ESTRATTO DELLA PAGINA
⁂
La vittoria del movimento dei contadini indiani contro il governo conservatore di Modi e le sue riforme liberali merita un approfondimento. Vi proponiamo la traduzione di un articolo apparso su una testata indipendente con sede a Delhi che fa una accurata cronaca politica degli eventi recenti.
di Ajoy Ashirwad Mahaprashasta
In quella che sarà salutata d’ora in poi come una grande vittoria del movimento dei contadini che dura ormai da un anno, il primo ministro Narendra Modi venerdì mattina ha annunciato la decisione del suo governo di abrogare le tre controverse leggi agrarie. Il governo dell’Unione fino ad ora era stato implacabile, con addirittura Modi stesso che in Parlamento chiamava sprezzantemente gli agricoltori che protestavano “andolan jeevi (quelli che vivono di agitazioni)”. La macchina del BJP [Bharatiya Janata Party, “Partito del Popolo Indiano”, conservatore n.d.t] ha tentato di bollare la mobilitazione dei contadini come fosse guidata dai separatisti Khalistani[1] e finanziata da gruppi terroristici.
⁂
SEZIONE DEI DATI
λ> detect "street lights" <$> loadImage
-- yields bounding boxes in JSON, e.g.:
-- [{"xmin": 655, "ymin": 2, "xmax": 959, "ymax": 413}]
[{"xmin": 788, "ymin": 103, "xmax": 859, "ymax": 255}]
⁂
OBIETTIVO DELL'ESERCIZIO
Prosegui l'articolo sulla protesta dei contadini indiani subito dopo la sua ultima frase. Le righe non hanno alcun legame con l'articolo sulla protesta dei contadini indiani.

SOLUZIONE DELL'ESERCIZIO
Gli agricoltori, tuttavia, sono rimasti irremovibili nel loro impegno a rivendicare la completa abrogazione delle leggi agrarie, che ritengono “pro-aziende” e “anti-contadini”. Contrariamente alle affermazioni del governo secondo cui gli agricoltori sono stati consultati prima che le leggi fossero approvate, i gruppi di protesta hanno ricordato all’opinione pubblica che tali leggi sono state introdotte per la prima volta attraverso le ordinanze nel giugno 2020, una procedura da loro ritenuta come un’imposizione surrettizia della nuova legislazione.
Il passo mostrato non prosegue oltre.